Just like eating biryani, cooking it can also be a delight for those mesmerised by the culinary arts. From the slow cooking of the meat to finishing off with the final garnish of crispy onions, preparing biryani can be an intensely satisfying affair. Getting all the whole spices or khada masalas in order can itself be a task. Some of the most common spices that are used in making biryani include peppercorns, star anise, bay leaves, cinnamon sticks and that much hated whole spice- cardamom or elaichi (we all love its flavour, but hate to bite into an elaichi seed in biryani).
Depending on your recipe however, you may include or omit as many of the above spices as you like and replace them with spices that your recipe requires. You don’t need to be an expert chef to cook biryani. You just need to be a little creative and a little patient.
How To Make Biryani Masala
There are several important elements to making the perfect biryani.

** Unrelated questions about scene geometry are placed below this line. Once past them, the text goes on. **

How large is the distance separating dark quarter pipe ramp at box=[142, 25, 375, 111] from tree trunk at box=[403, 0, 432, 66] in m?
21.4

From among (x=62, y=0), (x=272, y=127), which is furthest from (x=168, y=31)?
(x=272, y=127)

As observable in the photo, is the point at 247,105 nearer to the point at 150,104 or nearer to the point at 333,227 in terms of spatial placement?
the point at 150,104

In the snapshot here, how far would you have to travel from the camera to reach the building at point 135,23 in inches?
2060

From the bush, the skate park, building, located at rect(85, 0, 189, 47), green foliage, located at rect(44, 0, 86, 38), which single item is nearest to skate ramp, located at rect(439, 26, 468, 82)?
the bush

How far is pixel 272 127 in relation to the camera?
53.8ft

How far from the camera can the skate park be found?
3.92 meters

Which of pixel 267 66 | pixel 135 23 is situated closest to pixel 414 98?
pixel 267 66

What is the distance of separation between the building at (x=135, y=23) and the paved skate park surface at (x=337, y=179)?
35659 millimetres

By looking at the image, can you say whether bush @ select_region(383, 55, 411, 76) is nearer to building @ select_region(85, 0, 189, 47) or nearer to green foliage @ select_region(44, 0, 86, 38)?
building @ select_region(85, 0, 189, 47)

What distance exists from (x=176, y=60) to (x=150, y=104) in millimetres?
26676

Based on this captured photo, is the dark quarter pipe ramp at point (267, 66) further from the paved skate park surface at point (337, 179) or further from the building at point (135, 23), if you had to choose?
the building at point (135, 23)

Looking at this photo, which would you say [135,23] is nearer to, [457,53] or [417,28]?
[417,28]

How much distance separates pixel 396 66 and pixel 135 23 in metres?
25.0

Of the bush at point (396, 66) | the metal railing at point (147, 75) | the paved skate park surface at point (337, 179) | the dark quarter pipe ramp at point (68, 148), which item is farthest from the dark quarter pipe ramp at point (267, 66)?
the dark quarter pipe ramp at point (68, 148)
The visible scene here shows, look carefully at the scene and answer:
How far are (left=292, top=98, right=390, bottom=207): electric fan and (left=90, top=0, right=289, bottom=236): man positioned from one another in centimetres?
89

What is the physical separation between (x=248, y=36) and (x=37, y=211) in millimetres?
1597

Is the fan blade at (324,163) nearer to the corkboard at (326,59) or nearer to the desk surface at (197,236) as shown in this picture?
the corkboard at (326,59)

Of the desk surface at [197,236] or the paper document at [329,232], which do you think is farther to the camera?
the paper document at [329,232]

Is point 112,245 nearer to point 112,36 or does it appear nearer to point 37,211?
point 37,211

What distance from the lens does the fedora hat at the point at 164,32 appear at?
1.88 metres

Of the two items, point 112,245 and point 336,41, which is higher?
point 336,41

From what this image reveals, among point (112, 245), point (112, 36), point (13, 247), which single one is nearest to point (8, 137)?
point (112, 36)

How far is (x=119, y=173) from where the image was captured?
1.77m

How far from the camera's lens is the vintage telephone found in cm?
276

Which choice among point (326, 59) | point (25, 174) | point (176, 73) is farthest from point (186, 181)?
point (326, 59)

Marinating the meat in the right marinade and cooking the meat to the right juicy tenderness is one. Adding the right mix and quantity of masalas to the dish is another one.
Here is a biryani masala recipe for you to prepare and keep, to add that oomph of flavour to your biryani recipe:
1. Take whole flowers of mace (javitri), cardamom (elaichi), nutmeg (jaiphal), star anise (chakra phool) and corns of the commercially available allspice. (You may replace allspice with actual whole spices too).
2. Dry-roast all the spices together.
3. Allow them to cool and then grind to a fine powder. Store in an airtight jar.